Difficult–Easy or Easy–Difficult—
Does It Affect Response Distributions?

Jim Lewis, PhD • Jeff Sauro, PhD

The seven-point Single Ease Question (SEQ®) has become a standard in assessing post-task perceptions of ease.

Since the SEQ’s inception, we have collected data from thousands of task experiences to generate a normalized database of scores. We have also established its strong correlation to task completion and task time.

Over the years, some researchers have created variations in how the SEQ is displayed, and we wanted to understand their potential impacts on scores.

Other than changing the number of points, we have also wanted to understand the impact of other slight variations on the presentation of the scale, including numbering, labels, and orientation (polarity).

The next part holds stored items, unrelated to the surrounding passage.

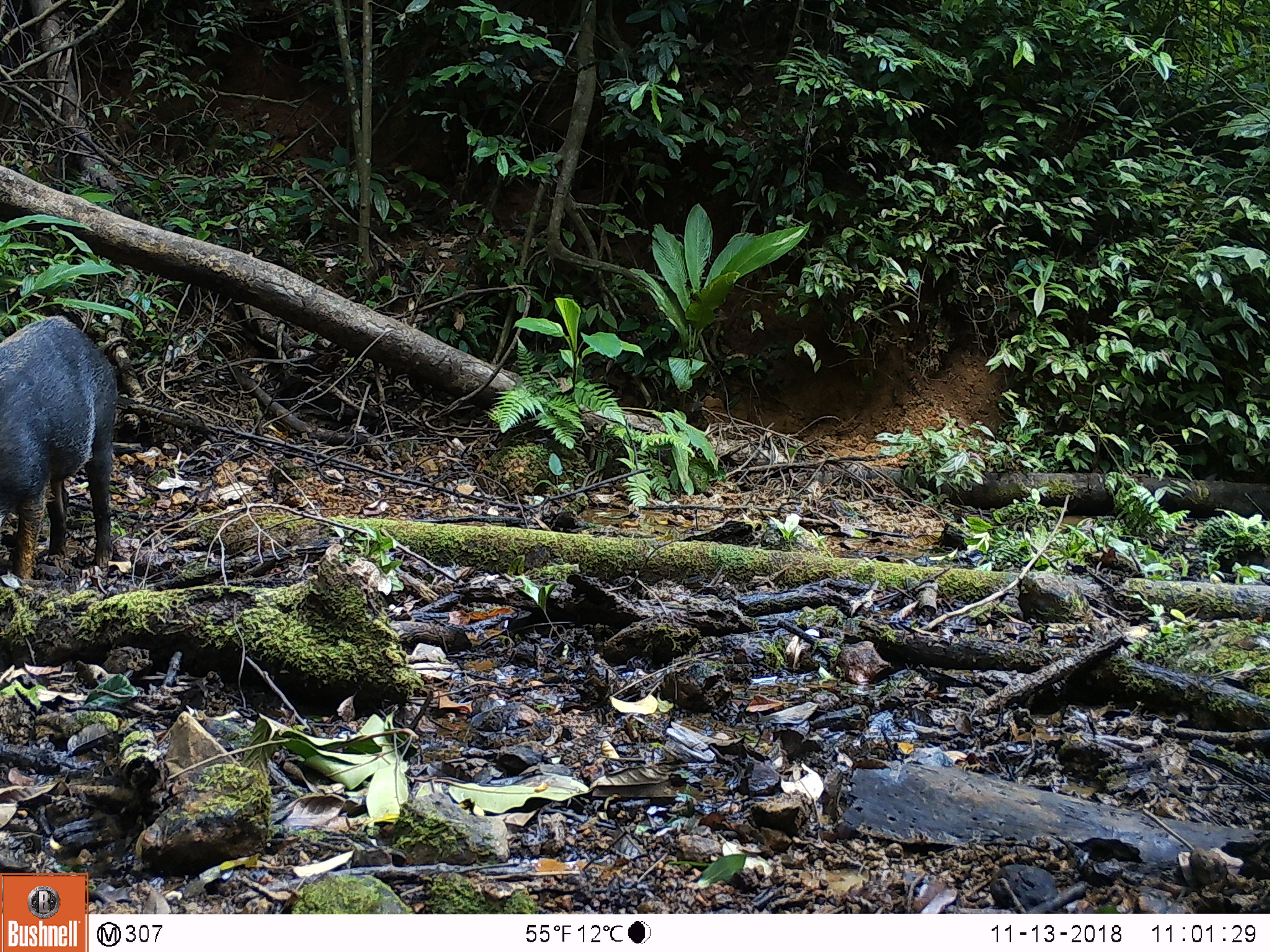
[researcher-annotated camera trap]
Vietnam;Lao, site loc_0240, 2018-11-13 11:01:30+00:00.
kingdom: Animalia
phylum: Chordata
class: Mammalia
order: Artiodactyla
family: Suidae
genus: Sus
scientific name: Sus scrofa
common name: eurasian wild pig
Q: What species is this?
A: Eurasian wild pig (Sus scrofa).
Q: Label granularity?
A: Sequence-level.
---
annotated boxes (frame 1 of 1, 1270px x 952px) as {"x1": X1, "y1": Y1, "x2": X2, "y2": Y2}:
eurasian wild pig: {"x1": 0, "y1": 311, "x2": 120, "y2": 582}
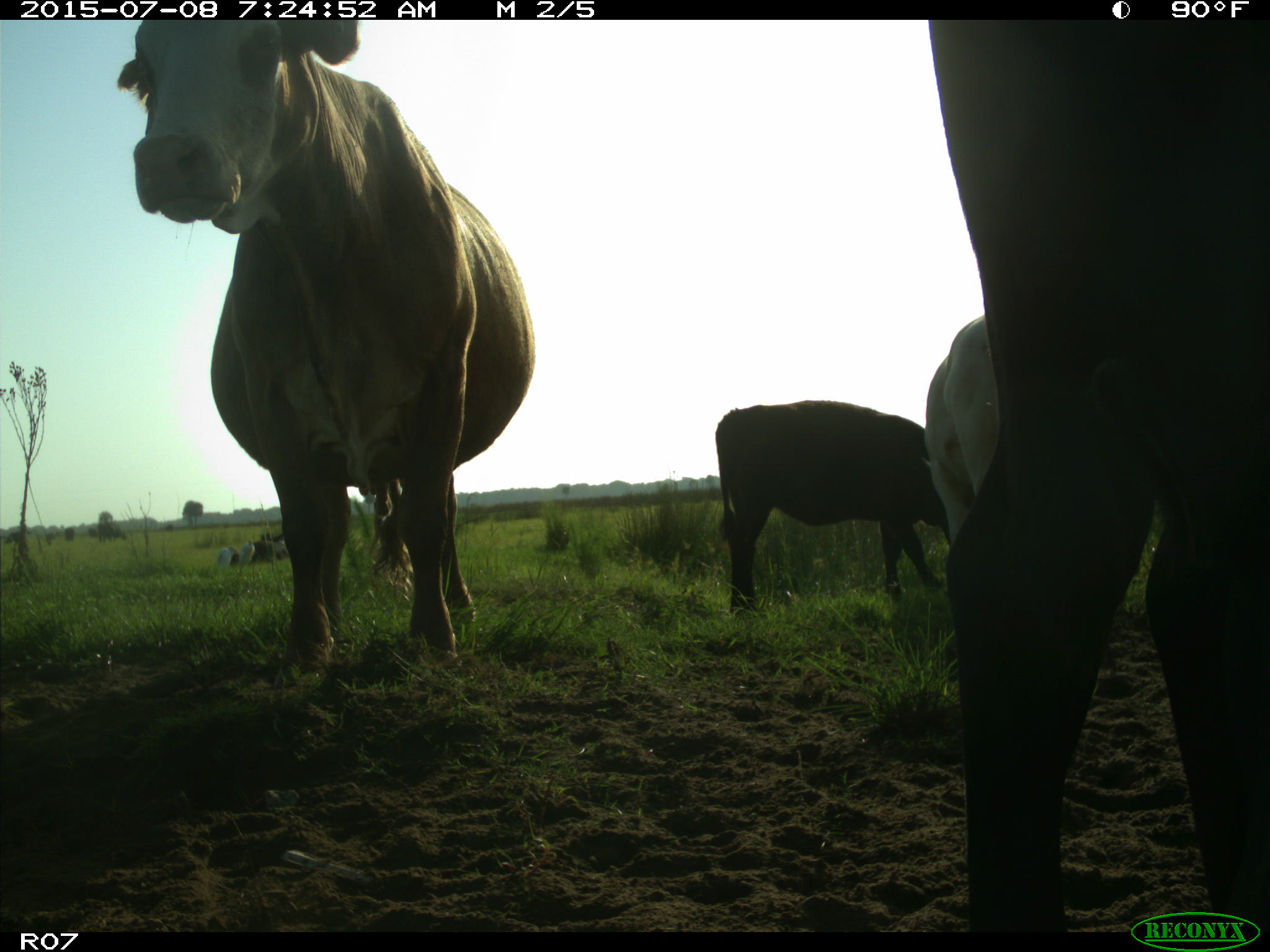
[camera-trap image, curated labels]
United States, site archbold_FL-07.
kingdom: Animalia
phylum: Chordata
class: Mammalia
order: Artiodactyla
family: Bovidae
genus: Bos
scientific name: Bos taurus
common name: domestic cow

We recently investigated mean differences for data collected using the two SEQ formats (Figure 1) in a within-subjects Greco-Latin square design that, in addition to manipulation of item format, also manipulated task difficulty. The versions only differed in the polarity of their endpoints (Very Difficult on the left for standard; Very Easy on the left for alternate).

Figure 1: Two SEQ item formats differing in the polarity of the endpoints.

It seemed plausible, through a combination of left-side and acquiescence bias, that the scale format would affect mean scores, producing significantly higher means for the alternate version. What we found, however, was that the differences in SEQ format did not significantly or consistently affect SEQ means, overall or when analyzed by task difficulty, for either within- or between-subjects analyses.

Case closed. Or so we thought.

For this article, we shift our focus from the mean SEQ to analyses of whether the item formats had significant effects on response distributions. We investigate the presence or absence of a left-side bias, for which this experimental design is uniquely capable. As we detail in this article, we found an interaction effect: some differences emerged as a function of task difficulty, especially when a task is hard to complete.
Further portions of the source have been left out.